I find Ina Garten to be downright fascinating. Before she was a Food Network personality, she owned a specialty food shop in the veddy-posh Westhampton, New York; before that, she worked for the OMB (Office of Management and Budget) on nuclear energy analysis. She and her husband, Jeffrey, have no children and live a luxurious, jet-setting lifestyle. She gardens, cooks, travels, writes, designs and then invites us all along on these adventures via her television show, cookbooks and blog.
Given her reputation for elegance and luxury, it's an understatement to say that I was surprised when I saw Ina Garten's Barefoot Contessa's name and face in the frozen food aisle. I was unsure how to feel about this -- has Ina simply found a way to reach a new audience? Or is she a huge sellout? -- but I definitely had to see how the Barefoot Contessa is translated into frozen meals for the masses. I picked up two options (about $7 per bag, each bag serving two): Shrimp Scampi Linguini and Sesame Chicken & Noodles.

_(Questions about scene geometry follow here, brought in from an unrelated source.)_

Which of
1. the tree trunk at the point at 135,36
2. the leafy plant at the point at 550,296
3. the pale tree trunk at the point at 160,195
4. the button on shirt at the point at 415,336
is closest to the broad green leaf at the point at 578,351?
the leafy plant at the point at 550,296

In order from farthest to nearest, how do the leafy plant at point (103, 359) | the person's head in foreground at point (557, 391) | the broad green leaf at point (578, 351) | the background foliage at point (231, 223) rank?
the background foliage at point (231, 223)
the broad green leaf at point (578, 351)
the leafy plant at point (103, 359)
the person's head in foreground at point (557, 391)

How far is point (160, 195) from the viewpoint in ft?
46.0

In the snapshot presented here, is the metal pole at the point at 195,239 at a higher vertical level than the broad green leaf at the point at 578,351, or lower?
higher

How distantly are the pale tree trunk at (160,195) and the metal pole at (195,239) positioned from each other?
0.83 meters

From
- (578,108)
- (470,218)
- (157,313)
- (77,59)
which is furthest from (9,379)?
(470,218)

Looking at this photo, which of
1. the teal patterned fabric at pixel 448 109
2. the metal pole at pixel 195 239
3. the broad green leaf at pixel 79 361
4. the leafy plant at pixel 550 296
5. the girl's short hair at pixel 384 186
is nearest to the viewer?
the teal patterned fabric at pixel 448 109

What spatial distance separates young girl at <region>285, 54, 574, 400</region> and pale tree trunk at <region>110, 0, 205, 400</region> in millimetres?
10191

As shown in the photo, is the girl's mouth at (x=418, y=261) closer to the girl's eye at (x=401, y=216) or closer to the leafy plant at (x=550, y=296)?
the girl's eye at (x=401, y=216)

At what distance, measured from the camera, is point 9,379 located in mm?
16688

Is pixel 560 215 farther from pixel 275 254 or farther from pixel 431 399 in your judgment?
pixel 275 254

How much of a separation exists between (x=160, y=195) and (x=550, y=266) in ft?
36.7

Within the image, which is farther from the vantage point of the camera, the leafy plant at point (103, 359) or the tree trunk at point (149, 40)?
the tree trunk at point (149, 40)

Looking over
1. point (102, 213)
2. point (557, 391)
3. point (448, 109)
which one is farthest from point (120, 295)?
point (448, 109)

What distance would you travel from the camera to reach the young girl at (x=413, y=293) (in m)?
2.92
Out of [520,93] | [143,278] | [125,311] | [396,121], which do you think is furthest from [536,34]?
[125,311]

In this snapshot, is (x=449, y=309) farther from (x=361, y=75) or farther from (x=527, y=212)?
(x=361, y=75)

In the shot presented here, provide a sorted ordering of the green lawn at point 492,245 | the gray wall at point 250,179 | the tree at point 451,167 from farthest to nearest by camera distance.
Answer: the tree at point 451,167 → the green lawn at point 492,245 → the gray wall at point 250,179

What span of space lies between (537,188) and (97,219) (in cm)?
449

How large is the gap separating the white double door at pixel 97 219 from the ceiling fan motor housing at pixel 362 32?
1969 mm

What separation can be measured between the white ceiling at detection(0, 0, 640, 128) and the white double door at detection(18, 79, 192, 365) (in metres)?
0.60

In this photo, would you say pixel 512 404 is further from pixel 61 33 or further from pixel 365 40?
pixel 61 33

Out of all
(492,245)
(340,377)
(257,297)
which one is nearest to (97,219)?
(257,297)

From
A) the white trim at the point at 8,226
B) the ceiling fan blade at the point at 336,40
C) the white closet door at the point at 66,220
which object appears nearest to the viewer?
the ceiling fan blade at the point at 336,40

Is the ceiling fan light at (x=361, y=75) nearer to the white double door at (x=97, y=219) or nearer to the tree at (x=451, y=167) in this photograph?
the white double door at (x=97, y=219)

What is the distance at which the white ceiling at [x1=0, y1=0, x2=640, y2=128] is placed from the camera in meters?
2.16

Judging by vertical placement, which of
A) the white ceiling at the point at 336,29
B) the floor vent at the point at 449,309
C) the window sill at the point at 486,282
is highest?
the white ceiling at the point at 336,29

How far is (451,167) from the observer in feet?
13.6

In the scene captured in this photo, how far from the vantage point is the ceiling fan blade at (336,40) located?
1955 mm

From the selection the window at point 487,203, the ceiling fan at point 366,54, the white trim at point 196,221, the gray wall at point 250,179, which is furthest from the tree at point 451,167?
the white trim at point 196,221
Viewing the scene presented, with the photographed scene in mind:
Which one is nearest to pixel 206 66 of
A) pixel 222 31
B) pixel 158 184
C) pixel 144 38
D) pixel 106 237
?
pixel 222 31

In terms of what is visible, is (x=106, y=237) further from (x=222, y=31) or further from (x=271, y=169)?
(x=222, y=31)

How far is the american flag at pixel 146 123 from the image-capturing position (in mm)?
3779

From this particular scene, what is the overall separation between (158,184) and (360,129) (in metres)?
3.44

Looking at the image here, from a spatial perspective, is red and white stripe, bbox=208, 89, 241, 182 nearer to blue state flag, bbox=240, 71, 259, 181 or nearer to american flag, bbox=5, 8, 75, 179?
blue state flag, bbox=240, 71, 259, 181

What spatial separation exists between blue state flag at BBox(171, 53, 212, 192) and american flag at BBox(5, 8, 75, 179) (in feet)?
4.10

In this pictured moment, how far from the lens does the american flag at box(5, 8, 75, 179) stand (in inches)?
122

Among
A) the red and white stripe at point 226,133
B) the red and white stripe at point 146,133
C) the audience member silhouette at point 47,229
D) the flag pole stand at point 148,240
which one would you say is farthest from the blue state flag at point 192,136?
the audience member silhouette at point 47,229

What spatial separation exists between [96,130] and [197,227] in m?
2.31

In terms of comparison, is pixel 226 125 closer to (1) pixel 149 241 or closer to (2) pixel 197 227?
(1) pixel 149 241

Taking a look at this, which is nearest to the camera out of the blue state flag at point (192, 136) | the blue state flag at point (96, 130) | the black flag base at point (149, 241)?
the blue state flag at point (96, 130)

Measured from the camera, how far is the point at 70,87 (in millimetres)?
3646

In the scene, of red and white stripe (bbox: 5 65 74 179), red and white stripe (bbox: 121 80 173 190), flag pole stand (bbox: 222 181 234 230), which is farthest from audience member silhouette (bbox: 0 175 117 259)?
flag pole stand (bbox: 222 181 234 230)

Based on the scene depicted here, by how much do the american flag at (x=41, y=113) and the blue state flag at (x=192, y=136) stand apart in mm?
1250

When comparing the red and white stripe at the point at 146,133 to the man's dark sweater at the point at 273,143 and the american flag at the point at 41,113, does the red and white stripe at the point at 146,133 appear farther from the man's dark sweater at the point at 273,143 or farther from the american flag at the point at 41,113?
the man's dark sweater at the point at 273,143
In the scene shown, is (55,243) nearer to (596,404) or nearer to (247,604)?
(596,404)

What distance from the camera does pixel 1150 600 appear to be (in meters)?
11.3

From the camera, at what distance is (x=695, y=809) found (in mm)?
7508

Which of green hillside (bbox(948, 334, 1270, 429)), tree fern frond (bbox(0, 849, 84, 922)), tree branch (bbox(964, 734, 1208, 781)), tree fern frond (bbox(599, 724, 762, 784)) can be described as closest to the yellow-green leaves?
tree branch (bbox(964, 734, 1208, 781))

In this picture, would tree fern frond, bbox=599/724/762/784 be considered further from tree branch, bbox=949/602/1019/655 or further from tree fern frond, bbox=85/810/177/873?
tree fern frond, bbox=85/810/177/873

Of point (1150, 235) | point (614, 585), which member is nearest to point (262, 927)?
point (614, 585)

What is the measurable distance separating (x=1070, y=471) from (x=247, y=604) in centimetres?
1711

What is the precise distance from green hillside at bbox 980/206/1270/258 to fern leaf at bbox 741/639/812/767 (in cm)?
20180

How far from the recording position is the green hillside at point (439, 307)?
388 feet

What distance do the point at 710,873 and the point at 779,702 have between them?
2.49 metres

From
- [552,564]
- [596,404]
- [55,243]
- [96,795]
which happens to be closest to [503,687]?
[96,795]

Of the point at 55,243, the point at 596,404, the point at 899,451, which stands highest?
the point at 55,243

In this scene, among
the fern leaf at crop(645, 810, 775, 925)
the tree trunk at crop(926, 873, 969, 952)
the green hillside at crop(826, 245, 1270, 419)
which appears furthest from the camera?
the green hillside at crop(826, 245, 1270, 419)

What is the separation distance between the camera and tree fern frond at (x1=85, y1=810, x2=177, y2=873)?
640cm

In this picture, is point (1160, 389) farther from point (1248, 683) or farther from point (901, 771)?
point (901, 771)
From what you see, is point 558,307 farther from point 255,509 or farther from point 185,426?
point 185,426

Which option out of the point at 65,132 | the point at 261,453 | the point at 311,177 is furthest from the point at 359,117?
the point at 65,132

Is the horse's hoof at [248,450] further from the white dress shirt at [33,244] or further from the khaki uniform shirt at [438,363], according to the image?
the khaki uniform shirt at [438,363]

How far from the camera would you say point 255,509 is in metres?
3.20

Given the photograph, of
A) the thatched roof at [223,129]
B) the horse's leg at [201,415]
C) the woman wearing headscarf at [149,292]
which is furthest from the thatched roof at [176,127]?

In our house we judge frozen dinners by one main criterion: Would I gladly eat this after getting off a plane at three in the morning? If the answer is "yes," we consider the frozen food in question a success. This goes back to our days in Alaska, where we had a very efficient airport round-robin pickup system with our friends. Picker-uppers would grab up the incoming friends and deliver them home (you try starting your car when it's been parked at the airport at 40 below for two weeks), but picker-uppers would also pick up a few supplies for the incoming friends to tide them over until they could get to the store the next morning: milk, bread, some fruit, some wine and a couple of frozen dinner options.
Ina Garten's Barefoot Contessa frozen dinners answer my frozen dinner question with a "yes" -- though not in equal measure. I was expecting the Sesame Chicken to be a lot better than the Shrimp Scampi, but the scampi was far and away the better meal. Like most frozen chicken meals, the Barefoot Contessa sesame chicken suffers from that odd chicken texture -- too smooth and overly processed -- and the noodles were a bit too mushy, though that could easily have been operator error.
The shrimp scampi, on the other hand, was flavorful -- garlic, lemon and a spicy black pepper bite -- and the noodles were almost (almost) al dente. The shrimp -- well, it's frozen shrimp so let's not get too excited, but it was far better than the chicken in the sesame and noodle concoction.
There is no possible way that any frozen meal could conjure up the quiet elegance Garten imparts through her television show, so ultimately the frozen food line does strike a dissonant chord in terms of her Barefoot Contessa brand. But on their own, these are a perfectly good, just-got-off-a-plane-at-three-in-the-morning contender.